▸ Saved entries

§

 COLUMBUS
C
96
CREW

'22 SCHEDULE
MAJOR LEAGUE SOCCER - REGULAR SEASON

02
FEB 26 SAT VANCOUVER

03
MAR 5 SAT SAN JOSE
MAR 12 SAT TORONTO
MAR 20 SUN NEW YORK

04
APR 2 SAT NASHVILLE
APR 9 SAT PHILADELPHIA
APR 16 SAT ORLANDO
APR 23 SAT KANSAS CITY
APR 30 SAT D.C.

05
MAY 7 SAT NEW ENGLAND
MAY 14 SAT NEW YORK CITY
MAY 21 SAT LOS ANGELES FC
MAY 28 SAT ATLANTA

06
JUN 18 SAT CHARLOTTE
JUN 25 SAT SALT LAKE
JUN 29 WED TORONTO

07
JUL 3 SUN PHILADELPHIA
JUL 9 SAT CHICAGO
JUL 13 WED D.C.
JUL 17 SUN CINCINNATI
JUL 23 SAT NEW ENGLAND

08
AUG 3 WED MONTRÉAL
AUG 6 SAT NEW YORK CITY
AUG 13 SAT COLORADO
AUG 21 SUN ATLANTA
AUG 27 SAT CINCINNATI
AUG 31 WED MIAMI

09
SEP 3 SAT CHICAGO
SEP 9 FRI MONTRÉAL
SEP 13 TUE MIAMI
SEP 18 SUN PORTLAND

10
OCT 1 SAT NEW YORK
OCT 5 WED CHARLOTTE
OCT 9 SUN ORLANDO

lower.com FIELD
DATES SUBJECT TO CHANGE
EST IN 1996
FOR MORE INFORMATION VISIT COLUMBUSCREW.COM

§

▸ WHAT IS NEEDED
Once the line with "APR 30 SAT D.C." is found, transcribe it and each line after it through the final line of the entries, exactly and only.

▸ EXERCISE ANSWER
APR 30 SAT D.C.

05
MAY 7 SAT NEW ENGLAND
MAY 14 SAT NEW YORK CITY
MAY 21 SAT LOS ANGELES FC
MAY 28 SAT ATLANTA

06
JUN 18 SAT CHARLOTTE
JUN 25 SAT SALT LAKE
JUN 29 WED TORONTO

07
JUL 3 SUN PHILADELPHIA
JUL 9 SAT CHICAGO
JUL 13 WED D.C.
JUL 17 SUN CINCINNATI
JUL 23 SAT NEW ENGLAND

08
AUG 3 WED MONTRÉAL
AUG 6 SAT NEW YORK CITY
AUG 13 SAT COLORADO
AUG 21 SUN ATLANTA
AUG 27 SAT CINCINNATI
AUG 31 WED MIAMI

09
SEP 3 SAT CHICAGO
SEP 9 FRI MONTRÉAL
SEP 13 TUE MIAMI
SEP 18 SUN PORTLAND

10
OCT 1 SAT NEW YORK
OCT 5 WED CHARLOTTE
OCT 9 SUN ORLANDO

lower.com FIELD
DATES SUBJECT TO CHANGE
EST IN 1996
FOR MORE INFORMATION VISIT COLUMBUSCREW.COM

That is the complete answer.